-- RECORDS FOR THE TASK follows --
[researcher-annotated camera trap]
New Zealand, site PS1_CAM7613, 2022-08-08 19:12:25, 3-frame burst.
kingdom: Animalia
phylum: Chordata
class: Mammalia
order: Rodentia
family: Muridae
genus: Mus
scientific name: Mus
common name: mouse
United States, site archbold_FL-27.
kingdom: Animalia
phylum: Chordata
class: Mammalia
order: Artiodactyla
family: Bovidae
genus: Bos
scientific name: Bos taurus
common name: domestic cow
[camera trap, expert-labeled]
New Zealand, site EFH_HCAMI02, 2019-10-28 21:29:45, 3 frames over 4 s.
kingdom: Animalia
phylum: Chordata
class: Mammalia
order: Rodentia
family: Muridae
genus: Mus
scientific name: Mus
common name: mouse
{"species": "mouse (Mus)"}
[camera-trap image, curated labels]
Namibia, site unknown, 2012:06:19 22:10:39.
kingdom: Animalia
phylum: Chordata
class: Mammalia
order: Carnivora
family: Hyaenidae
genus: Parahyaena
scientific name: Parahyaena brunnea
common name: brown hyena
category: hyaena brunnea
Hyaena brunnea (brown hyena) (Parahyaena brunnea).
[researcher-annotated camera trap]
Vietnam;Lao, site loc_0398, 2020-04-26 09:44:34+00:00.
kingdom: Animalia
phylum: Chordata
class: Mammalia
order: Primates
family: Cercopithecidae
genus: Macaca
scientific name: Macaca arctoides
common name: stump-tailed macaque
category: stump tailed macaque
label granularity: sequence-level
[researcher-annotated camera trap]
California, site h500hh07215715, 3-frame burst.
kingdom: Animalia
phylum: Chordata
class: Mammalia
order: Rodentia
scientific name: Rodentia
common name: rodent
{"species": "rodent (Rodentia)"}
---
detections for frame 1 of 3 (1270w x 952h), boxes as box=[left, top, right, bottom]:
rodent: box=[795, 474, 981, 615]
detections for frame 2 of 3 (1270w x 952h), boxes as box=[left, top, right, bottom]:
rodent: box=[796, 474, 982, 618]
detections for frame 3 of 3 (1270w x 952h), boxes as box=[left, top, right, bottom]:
-- RECORDS FOR THE TASK concluded --
WORK REQUIRED
Every entry that appears above should be duplicated exactly.

TASK SOLUTION
[researcher-annotated camera trap]
New Zealand, site PS1_CAM7613, 2022-08-08 19:12:25, 3-frame burst.
kingdom: Animalia
phylum: Chordata
class: Mammalia
order: Rodentia
family: Muridae
genus: Mus
scientific name: Mus
common name: mouse
United States, site archbold_FL-27.
kingdom: Animalia
phylum: Chordata
class: Mammalia
order: Artiodactyla
family: Bovidae
genus: Bos
scientific name: Bos taurus
common name: domestic cow
[camera trap, expert-labeled]
New Zealand, site EFH_HCAMI02, 2019-10-28 21:29:45, 3 frames over 4 s.
kingdom: Animalia
phylum: Chordata
class: Mammalia
order: Rodentia
family: Muridae
genus: Mus
scientific name: Mus
common name: mouse
{"species": "mouse (Mus)"}
[camera-trap image, curated labels]
Namibia, site unknown, 2012:06:19 22:10:39.
kingdom: Animalia
phylum: Chordata
class: Mammalia
order: Carnivora
family: Hyaenidae
genus: Parahyaena
scientific name: Parahyaena brunnea
common name: brown hyena
category: hyaena brunnea
Hyaena brunnea (brown hyena) (Parahyaena brunnea).
[researcher-annotated camera trap]
Vietnam;Lao, site loc_0398, 2020-04-26 09:44:34+00:00.
kingdom: Animalia
phylum: Chordata
class: Mammalia
order: Primates
family: Cercopithecidae
genus: Macaca
scientific name: Macaca arctoides
common name: stump-tailed macaque
category: stump tailed macaque
label granularity: sequence-level
[researcher-annotated camera trap]
California, site h500hh07215715, 3-frame burst.
kingdom: Animalia
phylum: Chordata
class: Mammalia
order: Rodentia
scientific name: Rodentia
common name: rodent
{"species": "rodent (Rodentia)"}
---
detections for frame 1 of 3 (1270w x 952h), boxes as box=[left, top, right, bottom]:
rodent: box=[795, 474, 981, 615]
detections for frame 2 of 3 (1270w x 952h), boxes as box=[left, top, right, bottom]:
rodent: box=[796, 474, 982, 618]
detections for frame 3 of 3 (1270w x 952h), boxes as box=[left, top, right, bottom]:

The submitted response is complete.